Graduate Program:

The First Year

The first year of study begins by building a foundation of course work in genetics, cell biology and molecular biology while also providing specialized courses covering all aspects of developmental biology. Course work is complemented by lab rotations designed to expose trainees to the breadth of approaches represented in our program, and to help them choose the right lab for their dissertation project.

Graduate students in the Biological Sciences Division are required to take nine graded courses for the Ph.D. program.
DRSB students take:
1 course in genetics, cell biology and molecular biology
3 courses in developmental biology
1 elective, which may be a reading course approved by the curriculum committee
2 rotations (three are encouraged)

For courses in genetics, cell biology, and molecular biology click here.
For courses in developmental biology click here.

In addition to the course requirements, students are required to attend the “Introduction to Research” course (also referred to as "Allstars"), to learn about ongoing research and preview potential mentors.
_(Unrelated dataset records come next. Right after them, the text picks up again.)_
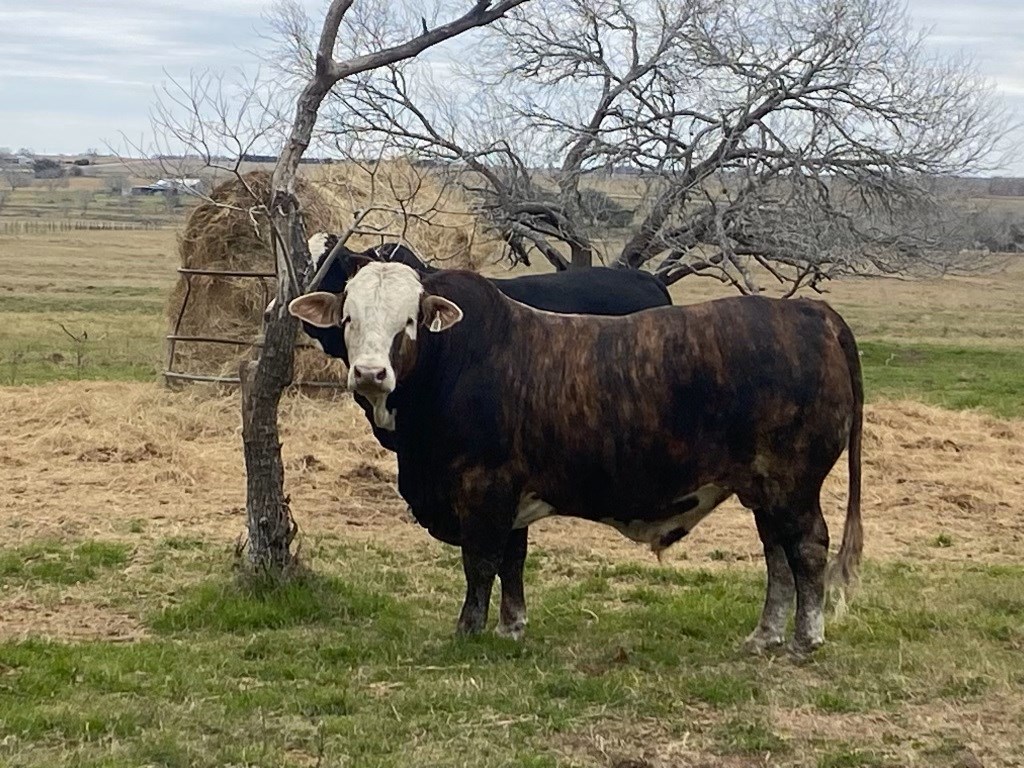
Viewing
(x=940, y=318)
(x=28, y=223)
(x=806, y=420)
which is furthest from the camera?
(x=28, y=223)

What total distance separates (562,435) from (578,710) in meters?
1.47

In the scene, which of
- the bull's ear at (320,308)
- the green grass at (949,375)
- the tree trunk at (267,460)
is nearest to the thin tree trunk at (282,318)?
the tree trunk at (267,460)

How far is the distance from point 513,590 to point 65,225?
53.9 meters

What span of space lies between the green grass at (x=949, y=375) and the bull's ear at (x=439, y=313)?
11451 mm

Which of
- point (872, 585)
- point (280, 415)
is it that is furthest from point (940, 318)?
point (872, 585)

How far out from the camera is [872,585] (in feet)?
27.3

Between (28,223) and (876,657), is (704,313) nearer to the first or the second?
(876,657)

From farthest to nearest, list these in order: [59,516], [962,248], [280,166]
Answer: [962,248] → [59,516] → [280,166]

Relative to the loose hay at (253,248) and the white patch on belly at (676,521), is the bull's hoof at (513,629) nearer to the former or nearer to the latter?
the white patch on belly at (676,521)

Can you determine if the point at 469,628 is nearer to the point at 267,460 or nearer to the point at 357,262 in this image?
the point at 267,460

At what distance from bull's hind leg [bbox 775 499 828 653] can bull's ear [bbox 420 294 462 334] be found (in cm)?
183

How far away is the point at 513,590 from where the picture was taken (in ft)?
22.9

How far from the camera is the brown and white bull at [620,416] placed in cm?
654

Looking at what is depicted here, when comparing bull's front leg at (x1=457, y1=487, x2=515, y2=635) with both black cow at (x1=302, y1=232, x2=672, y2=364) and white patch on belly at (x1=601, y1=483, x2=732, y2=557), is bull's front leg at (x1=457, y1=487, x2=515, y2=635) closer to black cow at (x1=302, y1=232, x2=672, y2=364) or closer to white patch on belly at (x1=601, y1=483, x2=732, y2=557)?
white patch on belly at (x1=601, y1=483, x2=732, y2=557)
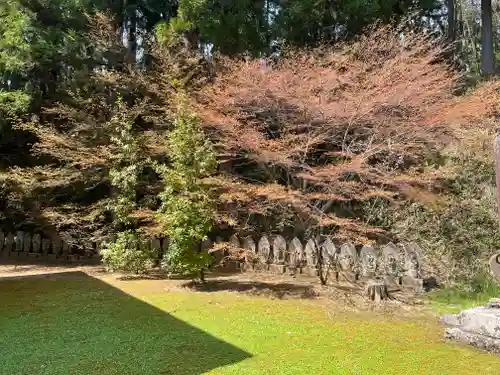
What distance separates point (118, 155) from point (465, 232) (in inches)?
227

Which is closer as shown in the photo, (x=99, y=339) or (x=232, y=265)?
(x=99, y=339)

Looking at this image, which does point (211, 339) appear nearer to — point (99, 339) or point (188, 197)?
point (99, 339)

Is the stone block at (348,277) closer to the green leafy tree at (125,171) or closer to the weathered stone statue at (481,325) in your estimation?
the weathered stone statue at (481,325)

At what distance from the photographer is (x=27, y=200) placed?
33.4 feet

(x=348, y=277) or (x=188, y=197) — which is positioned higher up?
(x=188, y=197)

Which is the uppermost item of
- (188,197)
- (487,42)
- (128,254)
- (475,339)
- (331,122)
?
(487,42)

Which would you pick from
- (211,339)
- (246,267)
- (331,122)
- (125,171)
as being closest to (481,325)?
(211,339)

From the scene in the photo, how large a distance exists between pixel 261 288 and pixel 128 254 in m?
2.45

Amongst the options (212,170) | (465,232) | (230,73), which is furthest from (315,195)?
(230,73)

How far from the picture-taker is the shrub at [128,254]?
24.5 feet

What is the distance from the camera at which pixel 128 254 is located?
7496 millimetres

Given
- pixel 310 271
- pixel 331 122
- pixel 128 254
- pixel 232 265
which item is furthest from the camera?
pixel 232 265

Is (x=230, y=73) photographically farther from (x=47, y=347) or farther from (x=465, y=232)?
(x=47, y=347)

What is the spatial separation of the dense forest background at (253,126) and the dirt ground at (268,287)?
88 centimetres
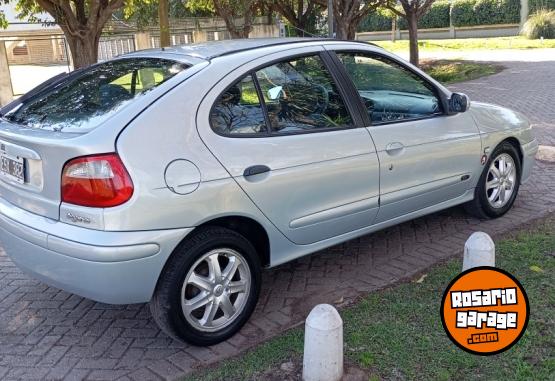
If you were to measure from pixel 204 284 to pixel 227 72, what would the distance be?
4.05 feet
All first year students in the Biological Sciences Division are also required to attend a scientific ethics course.

Students undertake short research projects in at least two different laboratories before beginning their dissertation research. Three rotations are encouraged. Rotations can be performed at any time during the first academic year. Rotations generally coincide with the ten-week academic quarter, although it is possible in Summer to perform two rotations, each of 5-7 weeks.

In September, at the end of their first year in the program, students take the Preliminary Exam as a first step towards candidacy for their Ph.D. This is an oral exam with a committee of three faculty members, during which students present answers to questions given to them two weeks in advance.